Page MenuHomePhabricator

Please use GitHub pull requests for new patches. Phabricator shutdown timeline

[PowerPC] Prevent the optimizer from producing wide vector types in IR.

Authored by amyk on Nov 15 2021, 7:34 AM.



This patch prevents the optimizer from producing wide vectors in the IR, specifically the
MMA types (v256i1, v512i1). The idea is that on Power, we only want to be producing
these types only if the vector_pair and vector_quad types are used specifically.

To prevent the optimizer from producing these types in the IR, vectorCostAdjustmentFactor()
is updated to return an instruction cost factor or an invalid instruction cost if the current type is
that of an MMA type. An invalid instruction cost returned by this function signifies to other
cost computing functions to return the maximum instruction cost to inform the optimizer that
producing these types within the IR is expensive, and should not be produced in the first place.
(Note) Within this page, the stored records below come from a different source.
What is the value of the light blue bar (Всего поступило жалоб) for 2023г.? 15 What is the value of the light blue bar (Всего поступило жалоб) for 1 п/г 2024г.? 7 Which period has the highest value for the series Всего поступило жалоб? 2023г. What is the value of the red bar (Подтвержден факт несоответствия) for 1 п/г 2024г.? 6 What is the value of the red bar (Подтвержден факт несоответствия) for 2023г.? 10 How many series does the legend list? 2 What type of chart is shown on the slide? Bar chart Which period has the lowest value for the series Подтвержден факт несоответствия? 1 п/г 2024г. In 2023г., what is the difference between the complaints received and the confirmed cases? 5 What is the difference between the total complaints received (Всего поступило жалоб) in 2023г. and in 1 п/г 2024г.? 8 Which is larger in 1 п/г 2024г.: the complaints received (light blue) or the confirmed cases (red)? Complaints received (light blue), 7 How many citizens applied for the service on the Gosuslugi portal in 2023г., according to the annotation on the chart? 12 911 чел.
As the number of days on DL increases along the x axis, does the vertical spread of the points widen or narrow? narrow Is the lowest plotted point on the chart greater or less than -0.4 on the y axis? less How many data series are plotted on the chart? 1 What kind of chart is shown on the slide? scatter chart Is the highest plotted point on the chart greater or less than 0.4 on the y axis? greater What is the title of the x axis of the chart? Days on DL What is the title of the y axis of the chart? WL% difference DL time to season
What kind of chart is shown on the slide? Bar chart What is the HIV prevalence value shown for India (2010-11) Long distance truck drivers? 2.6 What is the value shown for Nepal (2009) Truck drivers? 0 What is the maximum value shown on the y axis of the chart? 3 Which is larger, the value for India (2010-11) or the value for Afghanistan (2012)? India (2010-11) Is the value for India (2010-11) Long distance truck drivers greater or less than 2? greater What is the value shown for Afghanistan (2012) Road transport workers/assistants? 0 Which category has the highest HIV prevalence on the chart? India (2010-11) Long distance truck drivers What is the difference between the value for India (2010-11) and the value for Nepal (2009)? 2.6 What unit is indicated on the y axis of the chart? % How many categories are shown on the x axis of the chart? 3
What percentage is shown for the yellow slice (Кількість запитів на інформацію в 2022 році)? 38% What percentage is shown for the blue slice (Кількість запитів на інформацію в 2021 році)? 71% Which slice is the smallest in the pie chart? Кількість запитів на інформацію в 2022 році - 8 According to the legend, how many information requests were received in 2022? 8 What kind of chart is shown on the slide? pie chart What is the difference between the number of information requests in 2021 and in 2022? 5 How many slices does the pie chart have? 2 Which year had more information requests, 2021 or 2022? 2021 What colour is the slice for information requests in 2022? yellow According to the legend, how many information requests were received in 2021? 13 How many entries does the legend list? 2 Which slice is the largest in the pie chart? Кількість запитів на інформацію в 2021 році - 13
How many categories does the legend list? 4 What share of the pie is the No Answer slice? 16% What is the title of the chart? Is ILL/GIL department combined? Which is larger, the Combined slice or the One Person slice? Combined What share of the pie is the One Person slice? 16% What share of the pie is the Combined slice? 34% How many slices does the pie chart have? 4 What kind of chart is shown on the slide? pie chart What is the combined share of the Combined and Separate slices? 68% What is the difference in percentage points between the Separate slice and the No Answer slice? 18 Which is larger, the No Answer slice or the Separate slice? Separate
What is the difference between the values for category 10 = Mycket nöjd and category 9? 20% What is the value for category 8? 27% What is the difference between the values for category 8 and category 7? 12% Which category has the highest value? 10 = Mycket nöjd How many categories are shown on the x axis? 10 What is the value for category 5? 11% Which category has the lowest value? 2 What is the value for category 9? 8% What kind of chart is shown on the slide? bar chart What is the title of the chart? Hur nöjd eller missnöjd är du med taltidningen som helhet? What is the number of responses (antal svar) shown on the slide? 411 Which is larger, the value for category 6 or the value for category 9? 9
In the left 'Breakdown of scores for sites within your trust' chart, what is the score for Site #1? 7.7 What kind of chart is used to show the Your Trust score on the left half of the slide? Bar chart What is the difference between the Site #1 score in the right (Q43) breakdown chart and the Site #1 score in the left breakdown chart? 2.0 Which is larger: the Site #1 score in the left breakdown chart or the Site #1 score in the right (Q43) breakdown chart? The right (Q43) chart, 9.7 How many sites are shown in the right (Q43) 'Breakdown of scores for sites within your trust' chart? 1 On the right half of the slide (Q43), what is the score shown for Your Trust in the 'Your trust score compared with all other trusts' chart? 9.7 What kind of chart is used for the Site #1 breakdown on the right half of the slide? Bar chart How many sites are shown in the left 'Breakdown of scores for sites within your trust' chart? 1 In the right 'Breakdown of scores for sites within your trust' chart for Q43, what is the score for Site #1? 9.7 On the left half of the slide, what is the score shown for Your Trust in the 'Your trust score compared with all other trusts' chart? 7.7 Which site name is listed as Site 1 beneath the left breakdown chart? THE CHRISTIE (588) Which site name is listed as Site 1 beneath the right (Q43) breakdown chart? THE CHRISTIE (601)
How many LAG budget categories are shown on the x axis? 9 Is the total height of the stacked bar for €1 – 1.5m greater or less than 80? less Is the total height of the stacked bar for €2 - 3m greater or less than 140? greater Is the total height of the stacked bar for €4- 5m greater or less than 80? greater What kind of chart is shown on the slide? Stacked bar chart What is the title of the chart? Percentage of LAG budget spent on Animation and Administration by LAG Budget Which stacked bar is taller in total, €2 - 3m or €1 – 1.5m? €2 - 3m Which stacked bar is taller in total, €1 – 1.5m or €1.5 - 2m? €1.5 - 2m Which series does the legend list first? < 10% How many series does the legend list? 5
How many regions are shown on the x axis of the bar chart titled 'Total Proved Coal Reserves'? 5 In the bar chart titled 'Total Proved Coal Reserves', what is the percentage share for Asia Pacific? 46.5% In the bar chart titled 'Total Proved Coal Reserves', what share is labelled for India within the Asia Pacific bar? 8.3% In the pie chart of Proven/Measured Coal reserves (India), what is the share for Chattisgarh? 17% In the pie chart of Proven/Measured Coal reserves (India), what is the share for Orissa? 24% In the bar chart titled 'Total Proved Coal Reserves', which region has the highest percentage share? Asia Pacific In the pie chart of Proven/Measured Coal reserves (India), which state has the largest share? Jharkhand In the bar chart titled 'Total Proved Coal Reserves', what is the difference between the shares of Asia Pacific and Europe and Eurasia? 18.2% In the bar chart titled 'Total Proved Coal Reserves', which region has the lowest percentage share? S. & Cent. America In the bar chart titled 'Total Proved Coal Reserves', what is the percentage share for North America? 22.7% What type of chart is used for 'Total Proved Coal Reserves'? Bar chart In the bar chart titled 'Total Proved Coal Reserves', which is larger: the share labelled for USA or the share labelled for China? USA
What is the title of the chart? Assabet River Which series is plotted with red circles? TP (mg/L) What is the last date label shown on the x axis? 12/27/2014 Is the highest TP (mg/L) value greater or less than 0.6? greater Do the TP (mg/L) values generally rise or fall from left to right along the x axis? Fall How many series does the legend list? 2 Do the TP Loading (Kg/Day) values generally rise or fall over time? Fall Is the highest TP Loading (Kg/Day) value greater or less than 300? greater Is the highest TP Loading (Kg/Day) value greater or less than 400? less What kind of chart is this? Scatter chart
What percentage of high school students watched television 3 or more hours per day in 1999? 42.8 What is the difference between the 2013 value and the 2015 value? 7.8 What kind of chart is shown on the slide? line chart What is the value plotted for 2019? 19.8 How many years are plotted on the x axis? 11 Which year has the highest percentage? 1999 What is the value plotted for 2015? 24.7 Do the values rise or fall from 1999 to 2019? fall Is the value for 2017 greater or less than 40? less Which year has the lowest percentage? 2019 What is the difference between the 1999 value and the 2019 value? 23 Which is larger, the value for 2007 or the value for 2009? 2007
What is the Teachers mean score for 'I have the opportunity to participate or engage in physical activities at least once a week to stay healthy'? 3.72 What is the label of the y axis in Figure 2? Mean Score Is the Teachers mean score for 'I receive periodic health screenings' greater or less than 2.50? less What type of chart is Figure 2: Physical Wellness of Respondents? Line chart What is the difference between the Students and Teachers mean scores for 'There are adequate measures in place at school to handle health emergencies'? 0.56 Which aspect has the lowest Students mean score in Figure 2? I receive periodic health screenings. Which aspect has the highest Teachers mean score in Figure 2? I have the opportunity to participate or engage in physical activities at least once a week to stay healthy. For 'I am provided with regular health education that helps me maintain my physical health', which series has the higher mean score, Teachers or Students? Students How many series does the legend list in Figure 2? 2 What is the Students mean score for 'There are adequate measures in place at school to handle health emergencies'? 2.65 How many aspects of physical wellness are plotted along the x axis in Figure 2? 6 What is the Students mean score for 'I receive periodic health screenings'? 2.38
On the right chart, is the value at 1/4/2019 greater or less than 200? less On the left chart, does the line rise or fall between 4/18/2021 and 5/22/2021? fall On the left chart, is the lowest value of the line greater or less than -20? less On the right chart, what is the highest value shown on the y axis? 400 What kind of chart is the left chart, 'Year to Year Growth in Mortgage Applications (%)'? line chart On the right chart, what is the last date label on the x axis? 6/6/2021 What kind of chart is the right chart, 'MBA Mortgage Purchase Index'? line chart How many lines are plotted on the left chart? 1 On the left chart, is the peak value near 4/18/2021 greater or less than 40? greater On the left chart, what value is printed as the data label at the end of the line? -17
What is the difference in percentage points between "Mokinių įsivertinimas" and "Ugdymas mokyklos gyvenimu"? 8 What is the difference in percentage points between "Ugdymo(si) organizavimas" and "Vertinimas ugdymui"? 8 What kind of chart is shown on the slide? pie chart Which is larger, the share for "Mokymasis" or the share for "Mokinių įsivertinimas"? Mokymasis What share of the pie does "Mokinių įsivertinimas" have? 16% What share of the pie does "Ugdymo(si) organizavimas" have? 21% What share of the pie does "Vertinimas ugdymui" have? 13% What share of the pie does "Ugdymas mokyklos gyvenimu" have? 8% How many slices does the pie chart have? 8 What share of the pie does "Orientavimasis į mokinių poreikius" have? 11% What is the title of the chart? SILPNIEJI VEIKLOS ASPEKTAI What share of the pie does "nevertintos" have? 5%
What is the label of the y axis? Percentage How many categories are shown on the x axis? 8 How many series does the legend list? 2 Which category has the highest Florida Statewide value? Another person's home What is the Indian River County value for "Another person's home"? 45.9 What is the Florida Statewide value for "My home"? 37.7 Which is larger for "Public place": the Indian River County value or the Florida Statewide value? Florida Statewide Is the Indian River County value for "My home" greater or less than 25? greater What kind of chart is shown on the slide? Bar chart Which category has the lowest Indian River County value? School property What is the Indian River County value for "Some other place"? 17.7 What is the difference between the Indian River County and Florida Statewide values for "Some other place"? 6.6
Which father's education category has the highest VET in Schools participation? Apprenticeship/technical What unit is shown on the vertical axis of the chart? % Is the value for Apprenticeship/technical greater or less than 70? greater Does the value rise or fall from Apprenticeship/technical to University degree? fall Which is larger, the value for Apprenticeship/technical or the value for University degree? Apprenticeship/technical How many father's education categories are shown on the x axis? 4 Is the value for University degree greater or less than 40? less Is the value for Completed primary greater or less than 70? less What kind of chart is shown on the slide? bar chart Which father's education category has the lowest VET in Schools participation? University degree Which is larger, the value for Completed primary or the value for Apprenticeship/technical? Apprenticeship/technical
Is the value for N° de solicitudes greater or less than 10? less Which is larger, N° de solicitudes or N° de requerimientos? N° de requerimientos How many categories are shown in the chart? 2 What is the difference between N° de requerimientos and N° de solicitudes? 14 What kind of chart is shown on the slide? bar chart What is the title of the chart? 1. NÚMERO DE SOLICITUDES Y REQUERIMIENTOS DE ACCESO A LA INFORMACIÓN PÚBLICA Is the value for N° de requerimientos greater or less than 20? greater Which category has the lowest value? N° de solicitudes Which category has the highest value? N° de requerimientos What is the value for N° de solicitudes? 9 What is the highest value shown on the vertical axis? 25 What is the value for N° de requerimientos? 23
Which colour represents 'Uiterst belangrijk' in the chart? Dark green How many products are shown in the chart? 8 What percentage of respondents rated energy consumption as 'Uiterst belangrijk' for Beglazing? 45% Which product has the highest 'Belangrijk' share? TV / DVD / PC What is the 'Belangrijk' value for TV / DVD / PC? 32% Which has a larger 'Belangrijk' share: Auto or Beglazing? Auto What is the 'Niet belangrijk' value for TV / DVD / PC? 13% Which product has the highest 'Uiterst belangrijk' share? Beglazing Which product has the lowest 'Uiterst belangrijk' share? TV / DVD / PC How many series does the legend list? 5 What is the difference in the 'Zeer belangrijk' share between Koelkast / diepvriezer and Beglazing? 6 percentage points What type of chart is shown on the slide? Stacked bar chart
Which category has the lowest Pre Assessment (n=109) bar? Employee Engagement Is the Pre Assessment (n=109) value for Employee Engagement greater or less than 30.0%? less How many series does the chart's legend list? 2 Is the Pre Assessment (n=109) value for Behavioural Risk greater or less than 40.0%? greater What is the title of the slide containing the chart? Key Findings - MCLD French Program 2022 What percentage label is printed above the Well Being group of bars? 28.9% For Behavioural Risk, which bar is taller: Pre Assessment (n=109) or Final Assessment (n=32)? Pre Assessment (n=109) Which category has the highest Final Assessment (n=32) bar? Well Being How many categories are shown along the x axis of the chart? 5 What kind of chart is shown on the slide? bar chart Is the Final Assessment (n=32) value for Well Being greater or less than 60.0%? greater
This issue was first seen in the test case included within this patch.

Diff Detail

Event Timeline

amyk created this revision.Nov 15 2021, 7:34 AM
amyk requested review of this revision.Nov 15 2021, 7:34 AM
nemanjai added inline comments.Nov 15 2021, 9:24 AM

Can you please explain why we don't want to do this check in the above condition?


If we are exiting early, might as well do it before we do the ISD/Cost computations above.

lei added a comment.Nov 16 2021, 12:17 PM

Instead of adding:

if (isMMAType(Src))
    return InstructionCost::getMax();

to all the different cost calculating functions, is it possible to just add them the underlying functions?

For example I see this check was added multiple functions that also calls vectorCostAdjustment() or getMemoryOpCost().
I haven't tried this so not sure if it will work, but was thinking it would make sense to at least add this to vectorCostAdjustment()
since it's a vector type.

amyk updated this revision to Diff 388704.Nov 20 2021, 8:34 AM

Discussed on refactoring this approach with Nemanja and Lei outside of this review.
The suggestion was to instead, transform the vectorCostAdjustment() function to return a cost adjustment
factor to be multiplied by rather than the newly computed cost.

This enables us to place code to check for the MMA types within vectorCostAdjustment() and call the function
first in all of the instruction cost functions, while allowing us to exit early if we happen to find an MMA type.
Moreover, since many functions rely on vectorCostAdjustment() for cost computation anyway, it reduces the
chances of missing the opportunity to return the maximum instruction cost when an MMA type is found.
Essentially, we want to guarantee that every instruction cost function can return a maximum instruction cost for
the MMA types and this change can assist in this goal.

nemanjai accepted this revision.Nov 24 2021, 10:10 AM

LGTM aside from a name and return type change.


This should be returning unsigned. And the name should change to indicate that this is a factor.

This revision is now accepted and ready to land.Nov 24 2021, 10:10 AM
lei accepted this revision.Nov 24 2021, 11:41 AM

LGTM other then the comment about the unecessary code block.


I don't think this is needed....

amyk updated this revision to Diff 389815.Nov 25 2021, 8:51 AM

Update the patch to utilize an invalid InstructionCost, and return InstructionCost in vectorCostAdjustment. This was discussed with Nemanja and Lei outside of the Phabricator review.

nemanjai accepted this revision.Nov 25 2021, 8:55 AM

LGTM. Thanks for the update.


This comment is now out of date. Please update it on the commit.

amyk edited the summary of this revision. (Show Details)Nov 25 2021, 9:14 AM
amyk added inline comments.

Thanks Nemanja for the review. I'll update it on the commit.

lkail added a subscriber: lkail.EditedDec 8 2021, 11:03 PM

I happened to read the internal issue this patch trying to resolve, my question may be out of this patch, is LLVM back-end supposed to generate proper code for any legal LLVM IR? As I still see llc failed to compile attached LLVM IR with -mcpu=pwr10, but succeed with -mcpu=pwr9

A fact is that new types will be added to MVT, is back-end for any target responsible to handle all newly added MVTs(setting actions to custom, expand, promote and etc.)?

fhahn added a subscriber: fhahn.Jan 14 2022, 4:05 AM
fhahn added inline comments.

Is there a reason this test checks the full pipeline compare to just the SLP vectorizer pass? The changes look completely unrelated to PGO/profiling.

amyk added inline comments.

Thanks for taking a look at this. I originally found this test case under the full PGO pipeline. Then, I realized the SLP vectorizer was also an important culprit in reproducing the issue, but it appears to be a bit more complex than that. It seems like there are other passes that come into play when trying to reproduce this issue.

I've attempted to find a minimal set of passes and I've posted a patch to hopefully be a bit more specific with the pass pipeline:
I'd appreciate your opinion on the updated pass pipeline.